Records for this exercise>
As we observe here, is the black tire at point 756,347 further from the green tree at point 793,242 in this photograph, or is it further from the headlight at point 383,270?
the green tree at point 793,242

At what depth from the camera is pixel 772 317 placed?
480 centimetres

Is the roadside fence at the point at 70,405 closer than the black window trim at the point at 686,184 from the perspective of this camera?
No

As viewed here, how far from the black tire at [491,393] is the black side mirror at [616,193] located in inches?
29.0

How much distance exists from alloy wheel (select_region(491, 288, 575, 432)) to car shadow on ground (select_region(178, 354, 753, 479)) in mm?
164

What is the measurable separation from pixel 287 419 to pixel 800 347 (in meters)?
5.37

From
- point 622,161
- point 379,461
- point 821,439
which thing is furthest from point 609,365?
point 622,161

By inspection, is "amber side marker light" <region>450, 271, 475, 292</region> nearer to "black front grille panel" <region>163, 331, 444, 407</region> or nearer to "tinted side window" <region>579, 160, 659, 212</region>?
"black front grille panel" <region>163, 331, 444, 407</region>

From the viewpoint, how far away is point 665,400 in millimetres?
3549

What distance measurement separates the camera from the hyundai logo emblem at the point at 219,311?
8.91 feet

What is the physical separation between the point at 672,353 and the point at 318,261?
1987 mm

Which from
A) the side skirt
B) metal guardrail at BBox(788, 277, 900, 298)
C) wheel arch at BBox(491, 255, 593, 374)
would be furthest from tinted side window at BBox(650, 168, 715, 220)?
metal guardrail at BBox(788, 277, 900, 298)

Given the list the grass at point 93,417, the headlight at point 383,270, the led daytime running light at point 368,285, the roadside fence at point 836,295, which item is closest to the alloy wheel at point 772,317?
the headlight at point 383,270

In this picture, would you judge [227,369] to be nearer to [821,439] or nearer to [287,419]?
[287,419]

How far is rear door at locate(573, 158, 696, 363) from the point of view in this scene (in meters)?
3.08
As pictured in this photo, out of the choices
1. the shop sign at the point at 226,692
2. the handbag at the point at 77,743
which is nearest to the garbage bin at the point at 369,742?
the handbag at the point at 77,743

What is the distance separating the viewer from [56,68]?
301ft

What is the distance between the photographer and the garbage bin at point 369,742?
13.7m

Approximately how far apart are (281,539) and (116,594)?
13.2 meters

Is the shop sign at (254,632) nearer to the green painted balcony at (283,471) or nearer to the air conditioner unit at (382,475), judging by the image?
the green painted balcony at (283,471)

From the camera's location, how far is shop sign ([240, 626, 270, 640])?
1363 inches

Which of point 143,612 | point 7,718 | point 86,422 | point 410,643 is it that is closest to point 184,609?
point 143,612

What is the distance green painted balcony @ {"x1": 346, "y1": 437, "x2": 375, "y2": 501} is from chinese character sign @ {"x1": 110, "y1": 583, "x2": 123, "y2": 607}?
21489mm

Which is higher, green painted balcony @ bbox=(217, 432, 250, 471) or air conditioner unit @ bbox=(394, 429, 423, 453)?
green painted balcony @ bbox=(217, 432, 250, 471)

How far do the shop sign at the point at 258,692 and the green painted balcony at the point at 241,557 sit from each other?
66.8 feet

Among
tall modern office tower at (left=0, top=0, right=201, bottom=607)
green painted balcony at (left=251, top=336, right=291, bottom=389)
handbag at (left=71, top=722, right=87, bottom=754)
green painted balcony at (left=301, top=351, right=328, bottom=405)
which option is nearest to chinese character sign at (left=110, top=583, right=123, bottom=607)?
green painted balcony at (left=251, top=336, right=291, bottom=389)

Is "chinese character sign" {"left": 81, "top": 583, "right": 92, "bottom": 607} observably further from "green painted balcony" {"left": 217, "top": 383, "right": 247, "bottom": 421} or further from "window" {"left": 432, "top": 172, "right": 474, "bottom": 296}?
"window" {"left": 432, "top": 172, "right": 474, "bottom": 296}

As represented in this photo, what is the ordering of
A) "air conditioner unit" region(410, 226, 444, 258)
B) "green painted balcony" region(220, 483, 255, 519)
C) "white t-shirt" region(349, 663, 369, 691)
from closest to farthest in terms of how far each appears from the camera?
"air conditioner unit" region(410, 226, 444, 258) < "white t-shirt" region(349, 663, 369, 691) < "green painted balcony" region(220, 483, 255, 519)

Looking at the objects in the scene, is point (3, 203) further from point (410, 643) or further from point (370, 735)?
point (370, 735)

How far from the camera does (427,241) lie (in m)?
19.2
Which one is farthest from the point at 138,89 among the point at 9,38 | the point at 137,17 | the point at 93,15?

Task instructions>
Reproduce all of the lines above word for word, leaving nothing out and changing nothing.

Final answer>
As we observe here, is the black tire at point 756,347 further from the green tree at point 793,242 in this photograph, or is it further from the headlight at point 383,270?
the green tree at point 793,242

At what depth from the camera is pixel 772 317 placed?
480 centimetres

Is the roadside fence at the point at 70,405 closer than the black window trim at the point at 686,184 from the perspective of this camera?
No

As viewed here, how far from the black tire at [491,393] is the black side mirror at [616,193] located in inches?
29.0

How much distance exists from alloy wheel (select_region(491, 288, 575, 432)) to car shadow on ground (select_region(178, 354, 753, 479)) in mm?
164

What is the measurable separation from pixel 287 419 to pixel 800 347 (in meters)?
5.37

From
- point 622,161
- point 379,461
- point 821,439
which thing is furthest from point 609,365?
point 622,161

By inspection, is "amber side marker light" <region>450, 271, 475, 292</region> nearer to "black front grille panel" <region>163, 331, 444, 407</region> or nearer to "tinted side window" <region>579, 160, 659, 212</region>?
"black front grille panel" <region>163, 331, 444, 407</region>

From the viewpoint, how far away is point 665,400 in millimetres?
3549

What distance measurement separates the camera from the hyundai logo emblem at the point at 219,311?
8.91 feet

What is the physical separation between the point at 672,353 and the point at 318,261?
1987 mm

Which from
A) the side skirt
B) metal guardrail at BBox(788, 277, 900, 298)
C) wheel arch at BBox(491, 255, 593, 374)
would be furthest from tinted side window at BBox(650, 168, 715, 220)?
metal guardrail at BBox(788, 277, 900, 298)

Given the list the grass at point 93,417, the headlight at point 383,270, the led daytime running light at point 368,285, the roadside fence at point 836,295, which item is closest to the alloy wheel at point 772,317?
the headlight at point 383,270

In this picture, would you judge [227,369] to be nearer to [821,439] or nearer to [287,419]?
[287,419]

How far is rear door at locate(573, 158, 696, 363) from the point of view in this scene (in meters)?
3.08
As pictured in this photo, out of the choices
1. the shop sign at the point at 226,692
2. the handbag at the point at 77,743
which is nearest to the garbage bin at the point at 369,742?
the handbag at the point at 77,743

What is the distance separating the viewer from [56,68]?
301ft

What is the distance between the photographer and the garbage bin at point 369,742?
13.7m

Approximately how far apart are (281,539) and (116,594)?
13.2 meters

Is the shop sign at (254,632) nearer to the green painted balcony at (283,471) or nearer to the air conditioner unit at (382,475), judging by the image?
the green painted balcony at (283,471)

From the camera's location, how far is shop sign ([240, 626, 270, 640])?
1363 inches

Which of point 143,612 | point 7,718 | point 86,422 | point 410,643 is it that is closest to point 184,609?
point 143,612

What is the distance green painted balcony @ {"x1": 346, "y1": 437, "x2": 375, "y2": 501} is from chinese character sign @ {"x1": 110, "y1": 583, "x2": 123, "y2": 607}?
21489mm

Which is higher, green painted balcony @ bbox=(217, 432, 250, 471) or air conditioner unit @ bbox=(394, 429, 423, 453)?
green painted balcony @ bbox=(217, 432, 250, 471)

How far do the shop sign at the point at 258,692 and the green painted balcony at the point at 241,557 sit from each other?
66.8 feet

Among
tall modern office tower at (left=0, top=0, right=201, bottom=607)
green painted balcony at (left=251, top=336, right=291, bottom=389)
handbag at (left=71, top=722, right=87, bottom=754)
green painted balcony at (left=301, top=351, right=328, bottom=405)
which option is nearest to chinese character sign at (left=110, top=583, right=123, bottom=607)?
green painted balcony at (left=251, top=336, right=291, bottom=389)

Is "chinese character sign" {"left": 81, "top": 583, "right": 92, "bottom": 607} observably further from "green painted balcony" {"left": 217, "top": 383, "right": 247, "bottom": 421} or further from "window" {"left": 432, "top": 172, "right": 474, "bottom": 296}?
"window" {"left": 432, "top": 172, "right": 474, "bottom": 296}

As represented in this photo, what is the ordering of
A) "air conditioner unit" region(410, 226, 444, 258)
B) "green painted balcony" region(220, 483, 255, 519)
C) "white t-shirt" region(349, 663, 369, 691)
from closest to farthest in terms of how far each appears from the camera?
"air conditioner unit" region(410, 226, 444, 258) < "white t-shirt" region(349, 663, 369, 691) < "green painted balcony" region(220, 483, 255, 519)

Looking at the objects in the scene, is point (3, 203) further from point (410, 643) or further from point (370, 735)?
point (370, 735)

How far from the camera does (427,241) lie (in m)?
19.2
Which one is farthest from the point at 138,89 among the point at 9,38 | the point at 137,17 | the point at 93,15?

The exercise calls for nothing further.